Да, он лез из кожи вон ради семисот рублей в год и двухсот наградных, которые могли дать, а могли и не дать, это зависело от мудреного руководителя департамента внешней торговли, где он проходил свой долгий искус.
Да, он изворачивался, да, он хитрил, считал и пересчитывал всякий рубль, потому что рублей было мало и он в течение нескольких лет с величайшим трудом выкарабкивался чуть повыше уровня нищеты.
Ради семи, восьми сотен рублей он должен был выжить в своей канцелярии, в то же время уверяя себя, что исполняет свой маленький долг перед великой, перед громкой своей славой Россией.
Он выжил, он исполнил свой долг и гордился этим всегда и по праву. Однако во всякой дороге есть своя беспощадность, дорогу трудней обмануть изломанным героизмом терпения, жизнь наново проверяет дорога. Собственно, чем он все эти годы полагал своим правом гордиться?
Когда ему представлялось, что долг слишком мал, а в сущности ничтожен и пуст, он шутливо твердил, что долг всегда долг, какой бы ни оказался величины, что главнейшее в том, чтобы честно исполнить его. Когда он признавался себе, что выжил немалой ценой, он не без лукавства утешал себя тем, что не согласился, несмотря ни на что, забросать разным хламом и пылью казенных бумаг живительный ключ беспокойной фантазии, из сердца не вытравил священных имен, не отрекся от гуманитета Гете, Карамзина, как надлежало вытравить, забросить, отречься, чтобы выработать из себя примерного бюрократа, достойного двухсот, даже трехсот рублей наградных.
Он вдруг припомнил теперь, как плакал тайком о гибели Пушкина, страшась попасть на глаза сослуживцам, отворотившись к грязной стене, как предусмотрительно прятал, входя в канцелярию, священные имена в самые дальние тайники, старательно делая вид, что никогда и не слышал о них, как осторожно обращался с гуманитетом, хитроумно согласуя его с очевидным варварством цензурных уставов, соблюдение каждой буквы которых являлось исполнением досточтимого долга.
Он жизнь свою превратил в двусмысленную игру. Он заставлял себя шествовать в департамент неторопливо, спокойно и важно, как это делал всякий солидный, заслуженный бюрократ. Он заставлял себя снисходительно улыбаться швейцару, который почтительно распахивал перед ним широкую дверь. Он обязывал себя глубокомысленно болтать ни о чем со своими коллегами по входящим и исходящим. Он приучил себя аккуратно и тонко очинивать перья. Он старательно изготавливал чернила самого нужного колера. Он терпеливо раскладывал бумаги по спешке и важности их.
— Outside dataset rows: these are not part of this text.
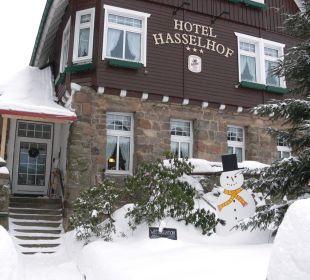 Eingang Hotel Hasselhof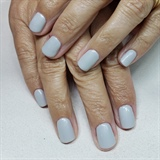 Soft grey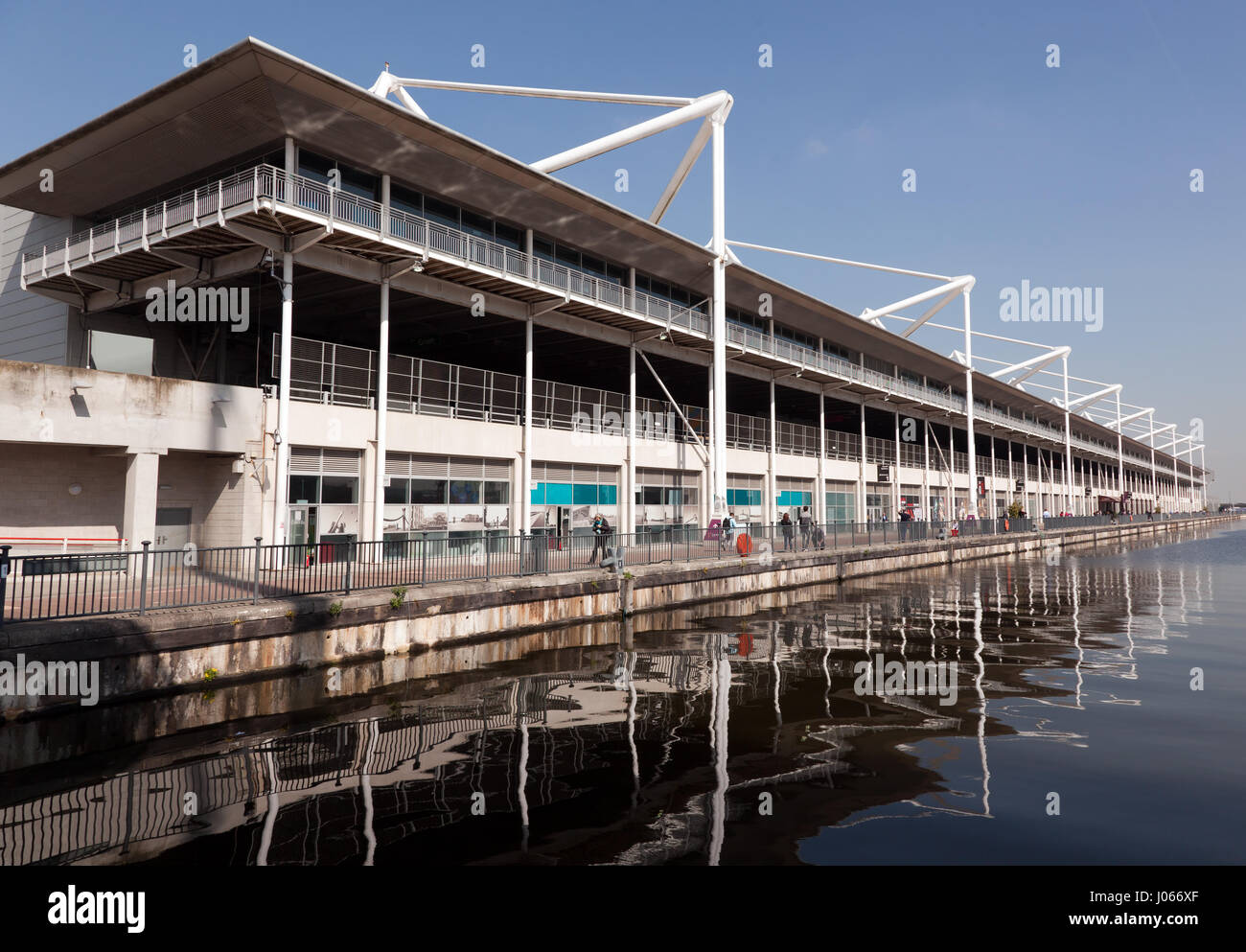 View of the waterfront section of the Excel  Exhibition Centre at the Royal Victoria Docks, Newham, London - Stock Image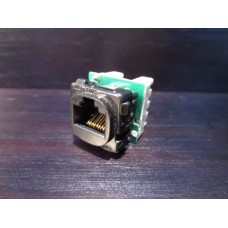 Clipsal RJ Series Modular Wall Plate Mount Phone Socket 30RJ64SMT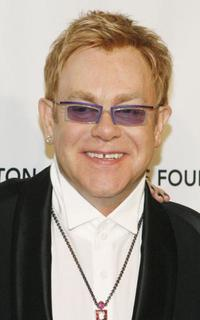 Elton John at the Elton John AIDS Foundation's sixth Annual benefit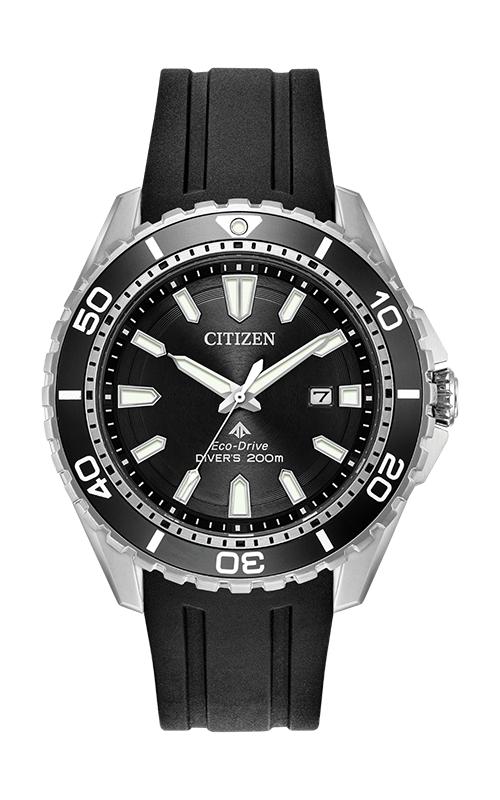 Citizen Promaster Diver BN0190-07E product image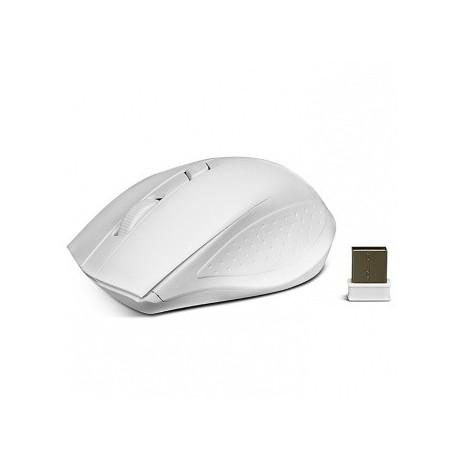 Беспроводная мышь SVEN RX-325 white USB 600/1000dpi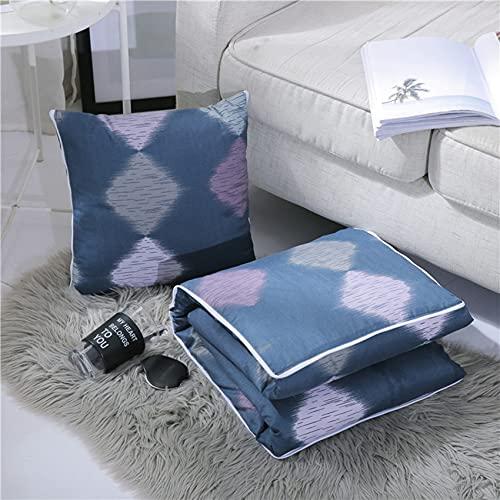 Cojines al aire libre de jardín, colcha de almohada 2 en 1- almohadas de jardín lanza cojines para la cama para la oficina de coches para la casa de dormir para dormir y soporte para el cuello,50*50cm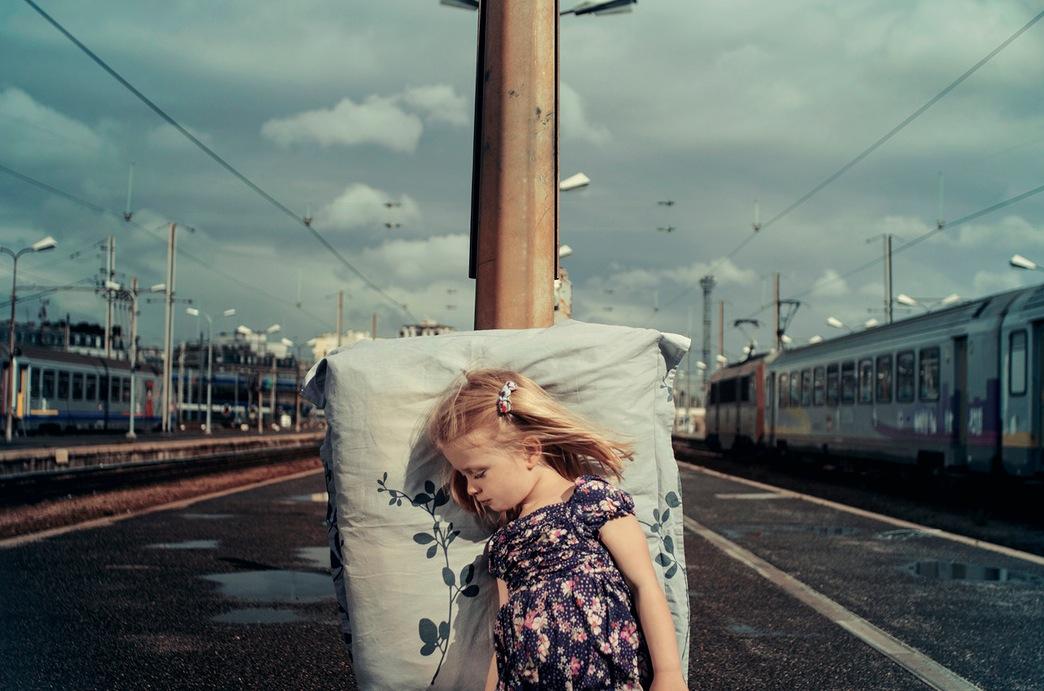 Sleeping-Series6
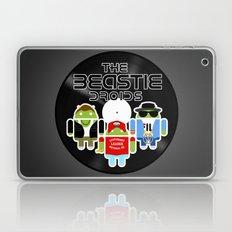 The Beastie Droids Laptop & iPad Skin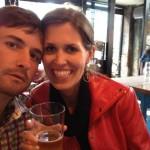 Kevin Kisner's wife Brittany Kisner - Twitter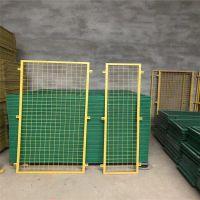 厂家供应车间隔离网 加工定做隔离框网 仓库车间隔离网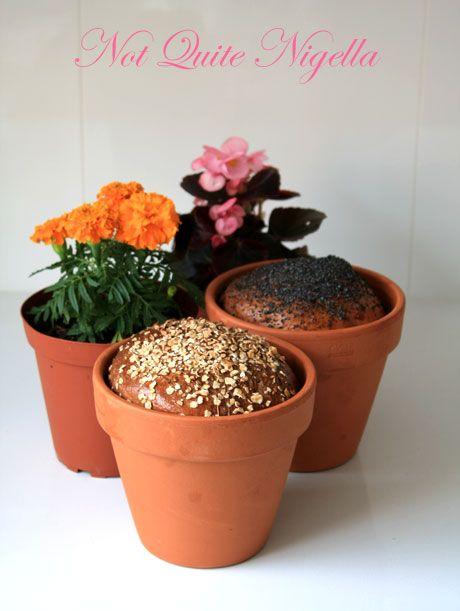 flowerpot bread 1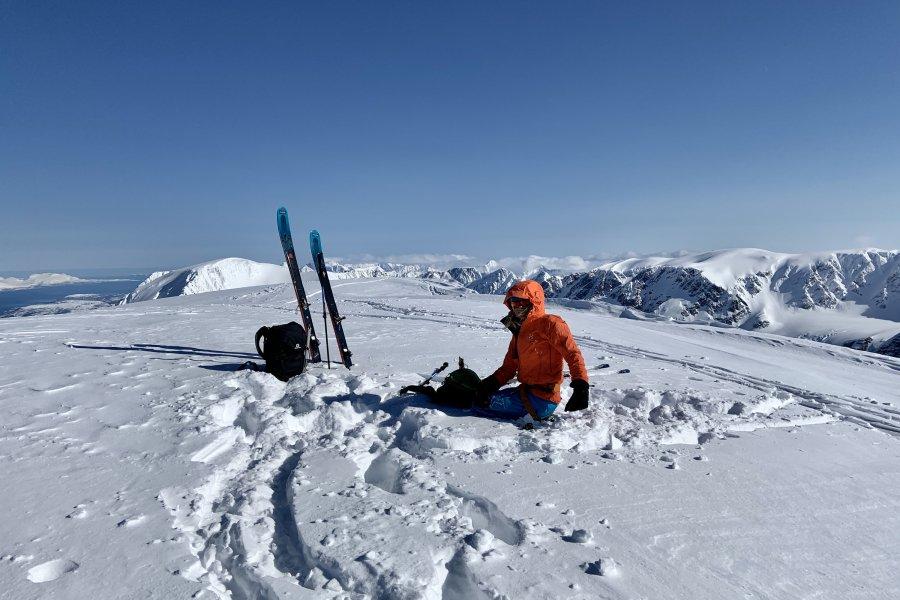 Lyngen Apls Jiehkkevarri Gipfel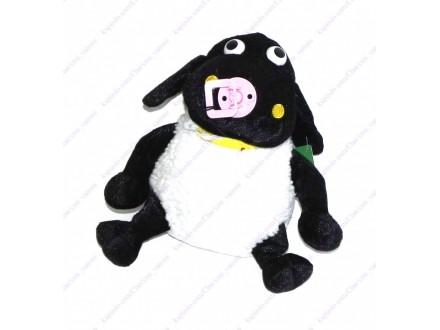 Plisana igracka - beba ovca + BESPL DOST. ZA 3 ART.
Он внимательно прочитывал каждую букву, пытаясь обнаружить хотя бы слабую тень живого, здорового дела. Он искусно придумывал обстановки, поправки, ссылки и пункты. Он приучал свое открытое, жизнерадостное лицо не меняться ни при каких обстоятельствах. Он приневоливал свои выразительные глаза не выражать ничего.
На это ушли его лучшие годы, лучшие силы его. Только лучшие годы и силы транжиря без счета, он смог одержать эту заслуженную победу ад жизнью и над собой. На нем, слава Богу, достаточный чин. Начальство ценит, начальство награждает его. У него свой кабинет, гардеробная, комната для слуги. У него совесть чиста. У него физиономия вавилонского истукана.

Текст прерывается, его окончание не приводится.